My situation isn’t particularly optimal – my wife is actually afraid to fly – and would opt for minor surgery rather than step foot in an airplane, of any kind.
The good news for me is we have managed to figure out a way to coexist in terms of my aviation affliction. Since flying is part of my work, that piece isn’t really an issue – it is what it is. But my recreational flying is something that has to be kept in balance. We have three kids, ages 9 to 18 and they keep us very busy and if I were careless between work and my fun flying, I could be at the airport 24/7 – not something conducive to matrimonial bliss with a non-flying spouse.
Disclaimer: I am about as far from someone who can give martial advice as you can get, but I will share what has worked for us.
First, I put family before any of my recreational flying. It’s a pretty simple thing, but I know a lot of people, especially with our A-type personalities, who just don’t get this.
Secondly, I work at making sure the stuff we enjoy together doesn’t get dismissed to go flying all the time.
Thirdly, I don’t babble about flying at home, that’s what I have my flying friends for. When I’m with my family I try to avoid going on about a particular flight, even when I’m really geek’d out about it.
Fourthly, read the tea leaves. If you are pushing your luck, you should be able to detect that you are eroding your relationship and letting things get out of balance. That’s your cue to get back to center. Depending on your situation it can be a delicate dance.
Fifthly, get your children involved, if you have them. At least in my case, my wife’s fear of flying has only shown up in one of my kids and the others are free to enjoy my hobby with me. For example, when I worked on my airplane with my son, it was less abrasive because it turned a “Brent-thing” into a “Father-Son-thing.”
Finally, lead by example. If you want your partner to be supportive, then be sure you are doing the same. I have consciously encouraged my wife to pursue her interests, even if we don’t share them; to me it just seems fair.
Does this mean that I miss some choice fly-ins? Sure.
Do I have to sacrifice a perfectly nice fly-day sometimes for some of the mundane family guy tasks? You bet.
Is it worth it? Absolutely!
The fact of the matter is I signed up to be a husband and a father and those responsibilities have to come before my recreational flying. That doesn’t mean that I can’t be creative and get the best of both worlds. My wife, in spite of her phobias, has been fully supportive of my flying. I was a pilot before we met, so she knew what she was getting into.
Over the years I have been gradually moving her closer to acceptance. I spent five years build my RV-8, which was a big sacrifice for the whole family and she never batted an eye. My dream is to actually get her to fly with me in that machine some day, but I’m taking it slow.
Sometimes folks come to flying after marriage so it’s more complicated. Again, in most situations it’s totally feasible as long as everyone is willing to work together as a team and keep it all in perspective. Training does require more effort and resources than maintaining your flying, so that conversation should occur up front.

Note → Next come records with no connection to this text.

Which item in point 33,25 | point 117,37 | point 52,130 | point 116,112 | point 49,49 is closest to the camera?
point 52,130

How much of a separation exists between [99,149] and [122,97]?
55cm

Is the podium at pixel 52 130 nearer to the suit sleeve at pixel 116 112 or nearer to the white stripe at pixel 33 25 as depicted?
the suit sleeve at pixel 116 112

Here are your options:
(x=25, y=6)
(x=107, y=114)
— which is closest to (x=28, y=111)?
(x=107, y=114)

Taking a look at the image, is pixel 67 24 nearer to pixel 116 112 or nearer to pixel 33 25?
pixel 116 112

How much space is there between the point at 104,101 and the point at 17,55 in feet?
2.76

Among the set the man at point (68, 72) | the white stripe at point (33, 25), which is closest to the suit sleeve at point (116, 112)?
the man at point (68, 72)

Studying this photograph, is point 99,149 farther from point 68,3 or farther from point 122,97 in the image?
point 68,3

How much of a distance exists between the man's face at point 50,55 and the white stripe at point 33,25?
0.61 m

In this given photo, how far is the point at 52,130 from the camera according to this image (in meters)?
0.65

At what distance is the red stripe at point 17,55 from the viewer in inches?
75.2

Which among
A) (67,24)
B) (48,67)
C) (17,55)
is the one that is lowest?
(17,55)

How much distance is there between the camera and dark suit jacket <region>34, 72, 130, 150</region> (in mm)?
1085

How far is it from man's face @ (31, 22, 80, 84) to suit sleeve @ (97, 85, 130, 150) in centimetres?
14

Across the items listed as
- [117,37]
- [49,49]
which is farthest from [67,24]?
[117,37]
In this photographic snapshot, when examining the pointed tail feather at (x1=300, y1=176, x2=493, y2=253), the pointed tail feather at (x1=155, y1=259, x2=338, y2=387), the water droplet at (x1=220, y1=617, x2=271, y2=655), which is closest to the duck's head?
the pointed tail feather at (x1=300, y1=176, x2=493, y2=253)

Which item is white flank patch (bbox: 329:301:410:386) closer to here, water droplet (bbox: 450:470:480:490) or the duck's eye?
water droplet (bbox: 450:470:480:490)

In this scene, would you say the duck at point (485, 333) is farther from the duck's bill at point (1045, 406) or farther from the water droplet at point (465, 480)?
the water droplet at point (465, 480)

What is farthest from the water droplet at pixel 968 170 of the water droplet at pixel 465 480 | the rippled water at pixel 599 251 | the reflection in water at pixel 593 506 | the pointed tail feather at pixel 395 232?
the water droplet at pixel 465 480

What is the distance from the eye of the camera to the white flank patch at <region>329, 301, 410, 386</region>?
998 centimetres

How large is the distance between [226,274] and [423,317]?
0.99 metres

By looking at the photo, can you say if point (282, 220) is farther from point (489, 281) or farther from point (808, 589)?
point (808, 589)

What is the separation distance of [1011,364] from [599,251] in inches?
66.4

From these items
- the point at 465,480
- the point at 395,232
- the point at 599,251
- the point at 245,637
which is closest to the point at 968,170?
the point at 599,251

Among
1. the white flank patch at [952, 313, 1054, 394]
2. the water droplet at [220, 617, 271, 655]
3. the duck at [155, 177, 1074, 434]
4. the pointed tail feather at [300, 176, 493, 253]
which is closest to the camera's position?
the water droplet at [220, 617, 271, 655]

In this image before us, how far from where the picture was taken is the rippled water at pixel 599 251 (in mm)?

Now an obvious remedy for the non-flying-spouse is to get them into it. Once they see what it’s all about, they might be even more impassioned than you are! At a minimum if they aren’t afraid of flying it would be advantageous to get them exposed so you can enjoy it together when the occasion arrises.
Like I said, if you can get your kids involved that’s also a bonus. You never know where that can take them in the future; if nothing else, you are creating great memories.
So if you find yourself with a reluctant spouse, I feel your pain, but don’t let it dissuade you, but rather mobilize your creativity and figure out how to have the best of both worlds.
Oh of course you can “power” your way through and ignore any warning signs that you are doing long-term damage, but unless you want to end up as an A.I.D.S (Aviation Induced Divorce Syndrome) victim, I suggest you go for the more thoughtful approach.